Terming 'allergy' as a major reason behind increase in asthma patients, Singh said that smoke, dust, allergens like pollens and change in weather, also act as triggers for increased incidences of asthma amongst children.
“Over 12% of students up to 17 years of age in Punjab are asthmatic. These miss more than 30-day classes every academic year. Asthma also affects a student's learning ability. In adults, it leads to less productivity,” he said, adding that the boys were comparatively more affected from asthma than girls.
He said that abnormal response of the human body towards environmental allergens was the major reason in causing this disease.
“The main predisposing factors including allergens exposure, viral infection, small size at birth, diet, tobacco smoking and environmental pollutants are instrumental in causing asthma especially amongst the children,” he added.
“Lungs' functioning of the children, who start taking inhaled corticosteroids at an early age after being diagnosed with asthma, are found to be much better life,” he said, adding that asthma was a significant burden in terms of healthcare costs, less productivity and reduced participation in family life.
There is need for parents to take note of the symptoms as mild as chest pain, nausea, prolonged cold and cough to severe ones such as wheezing, shortness of breath, bronchitis and even cyanosis. “There are incidences of children acquiring infections during harvesting season, weather change or due to pollen grains,” he said, adding that inhalation therapy and inhalers are most effective treatment to cure asthma.
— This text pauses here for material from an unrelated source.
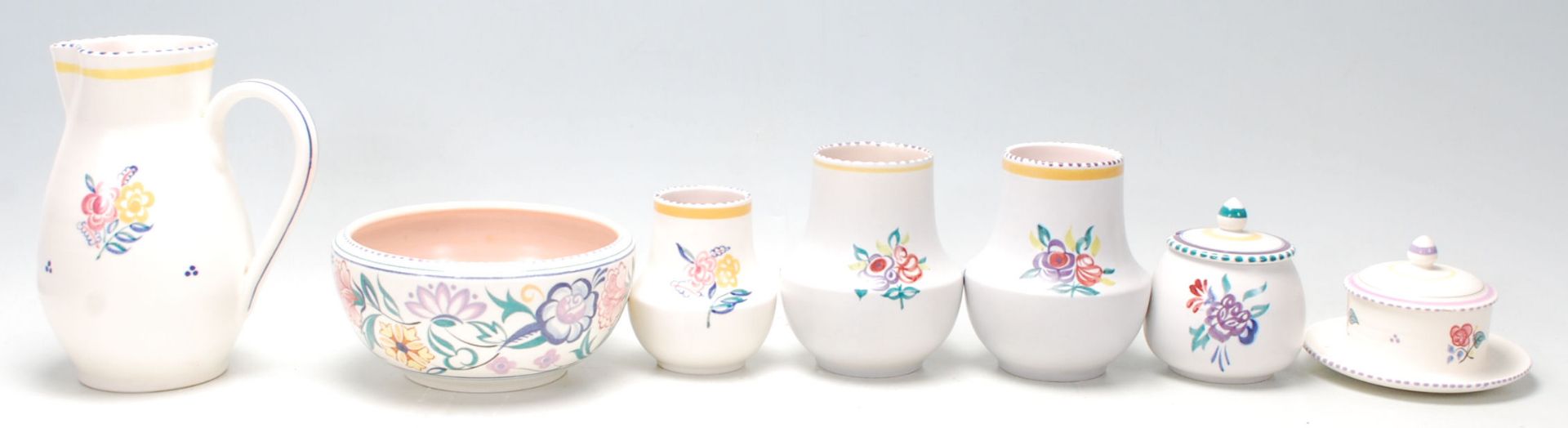 A group of seven vintage Poole Pottery items comprising; a jug, bowl, pair of vases, sugar bowl, - Image 4 of 5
“Parents sometimes restrict participation of their wards in sports and games fearing they will develop an asthma attack. These patients are fully fit to undertake such activities. Rather such activities enhance stamina. They can partake milk products, bananas and citrus fruits as well,” he said.
On keeping irritants at bay, he said: “Bedcovers, curtains, usual source of dust mites, should be periodically cleaned before being put to use. The less the furniture the better. Moisture-free habitat is most comfortable. These patients must avoid pets,” he added.
“Asthma is not completely curable, but it can be contained to a large extent. Following a treatment plan in consultation with the doctor can help a lot.”